Artes/cultura
13/11/2015 às 06:52•6 min de leitura
Muitas pessoas não têm uma boa relação com os pais e podem passar a vida sem saber a verdade sobre eles.
Após a morte do pai, em 1991, o policial aposentado Steve Hodel tentou descobrir mais a respeito dele. George Hodel era um jovem talentoso que, com apenas 9 anos, já era considerado um prodígio no piano e, tendo o QI um ponto acima do de Albert Einstein, um gênio. Tanto que, aos 14 anos, seria aceito em uma faculdade. Mas a genialidade pode cobrar seu preço: sem conseguir se enturmar ou agir bem socialmente, o jovem acabou tornando-se introspectivo e entregando-se às drogas.
Com 19 anos, George mentiu sua idade para poder se tornar um repórter policial. Em seu trabalho, escrevia os relatos mais escabrosos sobre cenas de crimes ocorridos nos becos da cidade. A violência era sua maior inspiração.
George Hodel: gênio, introspectivo e viciado em violência
Posteriormente, George se tornou um conhecido médico. Dirigindo sua própria clínica para tratamento de doenças venéreas, passou a conhecer os segredos dos magnatas dos estúdios e celebridades de Hollywood.
A aproximação com pessoas importantes e famosas fez com que o médico realizasse grandes festas, regadas a álcool e drogas, nas quais o alto escalão de Los Angeles pudesse se sentir à vontade.
A maior lembrança que Steve tinha de seu pai era de alguém rígido, que não demonstrava muitas emoções, mas, ao mesmo tempo, sabia ter o carisma e o charme necessários para inspirar admiração. Em uma busca por sua casa, o ex-policial encontrou uma fotografia tirada por seu pai. Nela, uma mulher parece posando nua.
Fotografia de Elizabeth Short feita por George Hodel
Analisando o registro, Steve reconheceu o rosto na foto e lembrou-se imediatamente de Elizabeth Short, uma jovem que havia sido assassinada há mais de 40 anos. A realidade é que Steve ainda era uma criança quando o crime aconteceu, mas sua relevância fez com que aquele fosse um dos casos não solucionados mais famosos dos Estados Unidos.
Los Angeles, 15 de janeiro de 1947. O corpo de uma mulher é encontrado em um terreno baldio na Avenida Nortan. A cena é chocante: o cadáver está cortado perfeitamente ao meio. Seu rosto tem um corte de uma orelha a outra, formando um sorriso macabro. O sangue havia sido drenado e o corpo estava cuidadosamente ajeitado. A parte superior do tronco estava a 15 cm de distância das pernas. Os braços estavam erguidos em cima da cabeça, dobrados em um ângulo de 90 graus. Ela foi colocada a pouca distância da calçada para que seu corpo fosse visto.

Dados armazenados
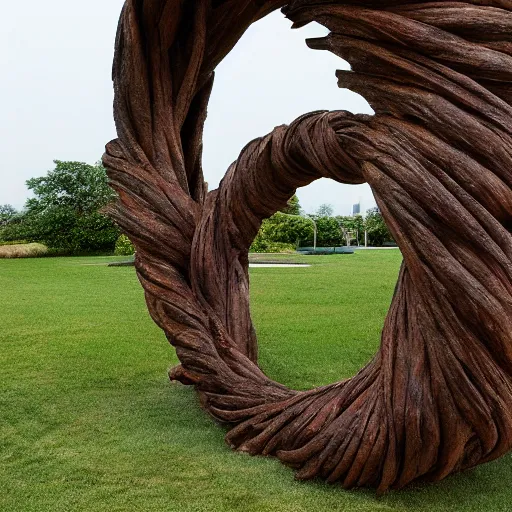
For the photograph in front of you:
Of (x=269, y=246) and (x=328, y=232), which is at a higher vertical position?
(x=328, y=232)

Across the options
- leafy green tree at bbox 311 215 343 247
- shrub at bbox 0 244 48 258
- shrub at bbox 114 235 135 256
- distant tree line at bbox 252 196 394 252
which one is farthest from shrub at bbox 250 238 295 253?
shrub at bbox 0 244 48 258

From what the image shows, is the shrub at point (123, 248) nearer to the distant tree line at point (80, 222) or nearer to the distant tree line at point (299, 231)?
the distant tree line at point (80, 222)

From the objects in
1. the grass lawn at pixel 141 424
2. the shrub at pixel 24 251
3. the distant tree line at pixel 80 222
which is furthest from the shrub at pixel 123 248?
the grass lawn at pixel 141 424

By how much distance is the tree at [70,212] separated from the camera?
16.8m

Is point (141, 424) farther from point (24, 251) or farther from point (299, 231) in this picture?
point (299, 231)

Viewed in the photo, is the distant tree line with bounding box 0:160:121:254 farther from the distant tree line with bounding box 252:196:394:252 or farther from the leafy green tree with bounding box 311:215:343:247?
the leafy green tree with bounding box 311:215:343:247

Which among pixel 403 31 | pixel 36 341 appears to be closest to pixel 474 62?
pixel 403 31

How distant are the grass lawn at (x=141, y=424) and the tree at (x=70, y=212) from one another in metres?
12.0

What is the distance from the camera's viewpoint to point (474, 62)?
148cm

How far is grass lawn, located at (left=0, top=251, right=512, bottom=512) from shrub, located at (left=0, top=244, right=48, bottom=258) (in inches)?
367

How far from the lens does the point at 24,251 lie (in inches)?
574

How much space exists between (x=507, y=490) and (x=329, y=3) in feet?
4.51

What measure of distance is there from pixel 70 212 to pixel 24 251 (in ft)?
10.4

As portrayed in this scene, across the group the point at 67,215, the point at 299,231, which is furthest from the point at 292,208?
the point at 299,231
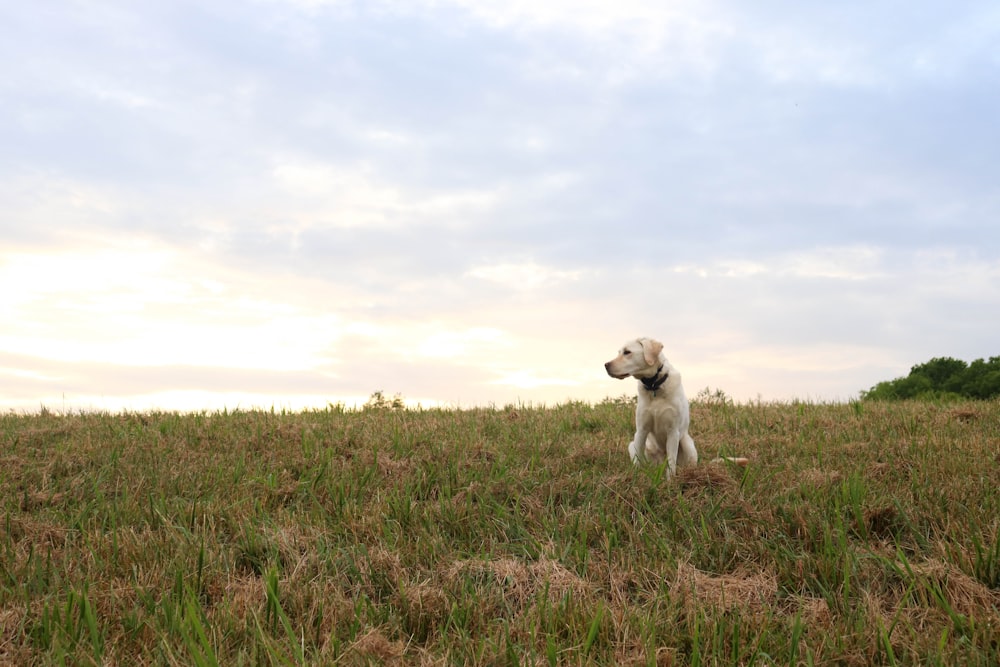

## A tarefa
Digite de novo, sem mudar nada, a parte do trecho sobre George Hodel que começa em "Com 19 anos, George" e termina em "sua maior inspiração.".

## Resposta
Com 19 anos, George mentiu sua idade para poder se tornar um repórter policial. Em seu trabalho, escrevia os relatos mais escabrosos sobre cenas de crimes ocorridos nos becos da cidade. A violência era sua maior inspiração.